DOCUMENT SECTION

= = = = = = =

Question

Integrate $\int {{3^x}dx} $ .

Answer 1

Hint: This question deals with the natural logarithm and the application of it’s properties. To solve this integral, it should be converted into a simpler form so that it can be integrated easily and for that the basic knowledge of natural logarithm and it’s properties is required. The natural log can be represented in more than one way, like: ${\log _e}x = {\ln _e}x = \ln x$ , they all mean the same. Some basic properties of natural logarithm are: $\left( 1 \right)\ln 1 = 0$ $\left( 2 \right)\ln e = 1$ $\left( 3 \right)\ln {e^x} = x$ $\left( 4 \right)\ln y = \ln x$ , means $x = y$ .

Complete step by step answer:
This question is a bit different since here $x$ is in the power of $3$ . Therefore we will try to replace $3$ by something else in such a way that it can be easily integrated.
Let us understand one concept for that, where we will prove that; ${e^{\ln x}} = x$ .
To prove this, let $y = {e^{\ln x}}$ $......\left( 1 \right)$
By taking log on both sides, we get;
$ \Rightarrow \ln \left( y \right) = \ln {e^{\ln \left( x \right)}}$
By the standard logarithmic rule, we know that; ${\log _b}{a^n} = n{\log _b}a$
Applying it in the above equation, we get;
$ \Rightarrow \ln \left( y \right) = \ln \left( x \right)\ln \left( e \right)$
$\because \ln \left( e \right) = 1$ (Because exponential and logarithmic functions are inverse of each other)
$ \Rightarrow \ln \left( y \right) = \ln \left( x \right)$
Here, notice that the logarithm of the two variables are equal, therefore the variables will also be equal;
$ \Rightarrow y = x$
Replace the x value by $y$ in equation $\left( 1 \right)$, we get;
$ \Rightarrow x = {e^{\ln x}}$
Hence proved that ${e^{\ln x}} = x$.

= = = = = = =

Excerpts of spatial question data
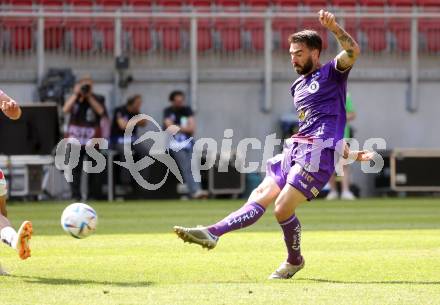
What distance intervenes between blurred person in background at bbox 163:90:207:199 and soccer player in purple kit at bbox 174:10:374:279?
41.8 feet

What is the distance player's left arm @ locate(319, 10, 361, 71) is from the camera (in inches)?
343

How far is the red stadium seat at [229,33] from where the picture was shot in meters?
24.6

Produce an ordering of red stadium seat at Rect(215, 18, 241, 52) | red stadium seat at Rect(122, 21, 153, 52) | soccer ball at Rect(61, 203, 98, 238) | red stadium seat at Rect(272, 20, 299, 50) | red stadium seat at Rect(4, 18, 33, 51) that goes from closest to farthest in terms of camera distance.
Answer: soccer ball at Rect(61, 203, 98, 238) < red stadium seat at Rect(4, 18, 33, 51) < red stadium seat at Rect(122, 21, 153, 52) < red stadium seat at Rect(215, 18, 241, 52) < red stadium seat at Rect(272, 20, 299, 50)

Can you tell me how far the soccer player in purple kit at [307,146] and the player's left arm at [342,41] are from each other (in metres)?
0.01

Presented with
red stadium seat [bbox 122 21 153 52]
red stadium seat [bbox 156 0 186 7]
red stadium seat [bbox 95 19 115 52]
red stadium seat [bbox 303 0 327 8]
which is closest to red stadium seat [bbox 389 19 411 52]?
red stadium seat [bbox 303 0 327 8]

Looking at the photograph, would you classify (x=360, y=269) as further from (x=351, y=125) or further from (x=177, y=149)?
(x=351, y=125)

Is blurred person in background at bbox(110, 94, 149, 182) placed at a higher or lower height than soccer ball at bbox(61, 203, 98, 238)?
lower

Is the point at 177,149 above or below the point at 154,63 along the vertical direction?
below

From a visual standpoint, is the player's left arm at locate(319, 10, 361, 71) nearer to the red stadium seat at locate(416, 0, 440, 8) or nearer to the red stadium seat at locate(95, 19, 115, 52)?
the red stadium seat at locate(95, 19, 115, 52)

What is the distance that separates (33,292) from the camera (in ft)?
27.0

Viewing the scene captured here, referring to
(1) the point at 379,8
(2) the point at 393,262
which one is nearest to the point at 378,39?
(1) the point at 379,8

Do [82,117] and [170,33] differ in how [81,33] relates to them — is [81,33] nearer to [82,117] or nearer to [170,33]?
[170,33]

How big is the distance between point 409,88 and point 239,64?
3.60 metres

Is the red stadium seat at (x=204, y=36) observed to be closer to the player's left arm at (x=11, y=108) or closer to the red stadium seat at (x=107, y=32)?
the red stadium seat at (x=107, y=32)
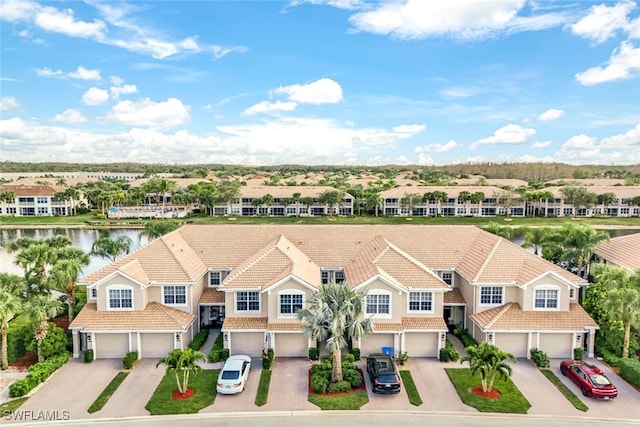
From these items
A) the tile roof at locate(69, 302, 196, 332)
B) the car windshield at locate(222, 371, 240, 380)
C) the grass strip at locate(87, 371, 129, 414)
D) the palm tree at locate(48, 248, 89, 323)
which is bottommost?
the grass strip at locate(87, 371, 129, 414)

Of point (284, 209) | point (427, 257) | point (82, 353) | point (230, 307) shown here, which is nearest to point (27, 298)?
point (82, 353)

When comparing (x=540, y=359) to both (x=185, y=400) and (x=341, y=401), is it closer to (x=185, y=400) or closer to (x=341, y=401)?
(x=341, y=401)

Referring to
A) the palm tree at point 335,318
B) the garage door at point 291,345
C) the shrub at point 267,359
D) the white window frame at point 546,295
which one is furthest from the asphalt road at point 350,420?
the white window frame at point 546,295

= = = = = = =

INSTRUCTION 1
Which identity does the worked solution for integrating 3^x prove before it integrates anything?
INSTRUCTION 2
Continue the worked solution for integrating 3^x from its last line.

RIGHT ANSWER 1
It proves that e^(ln x) = x.

RIGHT ANSWER 2
Now, we will try to use this identity to solve our given question;
$ = \int {{3^x}dx} $ $......\left( 2 \right)$
We can write $3$ as; ${e^{\ln 3}} = 3$ using identity ${e^{\ln x}} = x$ ;
Putting the value of $3$ in equation $\left( 2 \right)$, we get;
$ \Rightarrow \int {{{\left( {{e^{\ln 3}}} \right)}^x}} dx$
On further simplification;
$ \Rightarrow \int {{e^{\ln 3x}}} dx$
By identity $\int {{e^x}dx} = {e^x}$
Here $x$ is $\ln 3x$, so our integral reduces to;
$ \Rightarrow \dfrac{1}{{\ln 3}}{\left( {{e^{\ln 3}}} \right)^x} + C$ ( where $C$ is the integration constant )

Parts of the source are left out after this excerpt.